O guerreiro pegou o escudo brilhante encostado na parede, prendendo-o às costas, afivelando junto à sua lança de combate. O homem de olhar traiçoeiro apenas palitou os dentes depois de terminar com sua caneca.

- Realmente, velhote! Já é a segunda vila vazia, com todas as coisas intactas! Pouco vimos de batalha, mais fuga! Sem dúvidas estamos na trilha deste tal culto! Só não sei se é uma boa…

Gallath repreendeu suas últimas palavras com um olhar mais ofensivo que a ponta de sua arma.

- Não continue, companheiro bastardo!

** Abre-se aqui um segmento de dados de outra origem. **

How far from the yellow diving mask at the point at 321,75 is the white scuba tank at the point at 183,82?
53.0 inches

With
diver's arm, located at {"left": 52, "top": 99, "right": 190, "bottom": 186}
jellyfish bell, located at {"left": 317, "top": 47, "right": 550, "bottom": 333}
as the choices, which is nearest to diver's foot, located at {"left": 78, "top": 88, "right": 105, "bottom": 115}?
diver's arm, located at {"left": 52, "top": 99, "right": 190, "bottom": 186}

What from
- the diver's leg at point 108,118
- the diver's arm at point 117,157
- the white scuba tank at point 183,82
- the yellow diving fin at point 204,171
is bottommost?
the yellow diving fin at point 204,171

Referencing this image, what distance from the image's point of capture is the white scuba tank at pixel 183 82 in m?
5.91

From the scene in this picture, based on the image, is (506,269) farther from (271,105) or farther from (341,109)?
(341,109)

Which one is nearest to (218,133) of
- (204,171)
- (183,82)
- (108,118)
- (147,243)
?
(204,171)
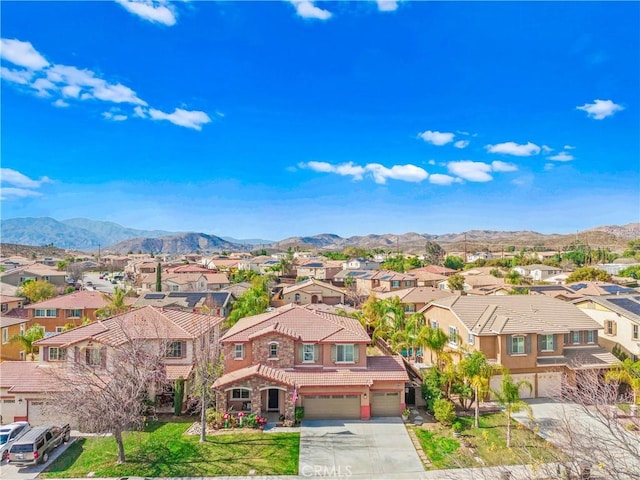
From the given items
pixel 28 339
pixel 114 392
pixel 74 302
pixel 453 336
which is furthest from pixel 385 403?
pixel 74 302

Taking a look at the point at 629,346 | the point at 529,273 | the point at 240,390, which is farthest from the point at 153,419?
the point at 529,273

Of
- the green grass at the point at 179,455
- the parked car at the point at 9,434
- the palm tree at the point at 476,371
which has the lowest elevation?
the green grass at the point at 179,455

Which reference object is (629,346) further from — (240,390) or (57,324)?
(57,324)

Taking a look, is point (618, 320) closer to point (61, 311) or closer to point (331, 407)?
point (331, 407)

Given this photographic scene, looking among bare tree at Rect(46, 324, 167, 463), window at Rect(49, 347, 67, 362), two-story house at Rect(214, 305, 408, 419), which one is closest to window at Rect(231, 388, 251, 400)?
two-story house at Rect(214, 305, 408, 419)

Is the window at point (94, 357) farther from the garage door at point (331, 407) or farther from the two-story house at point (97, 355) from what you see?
the garage door at point (331, 407)

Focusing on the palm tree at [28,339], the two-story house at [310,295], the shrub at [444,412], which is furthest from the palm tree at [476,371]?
the two-story house at [310,295]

Não fazemos por ouro ou heroísmo! Cavalariços sonham com isso, os grandes vassalos realizam! São vidas em perigo, e uma injustiça está para ocorrer! Temos a missão de pará-la em nome de nossas almas!

- Heh! Aposto que o Loghan adoraria discutir isso sobre alma com você! – Donovan abriu a porta para o amigo humano passar.

- Sim, ele perdeu sua alma para o que chamam de ciência! Um suserano sem feudatários em sua razão! Porém aposto que um dia irá voltar seus olhos aos céus pedindo ao Pancteão! Viver de amulectos da forctuna é triste demais!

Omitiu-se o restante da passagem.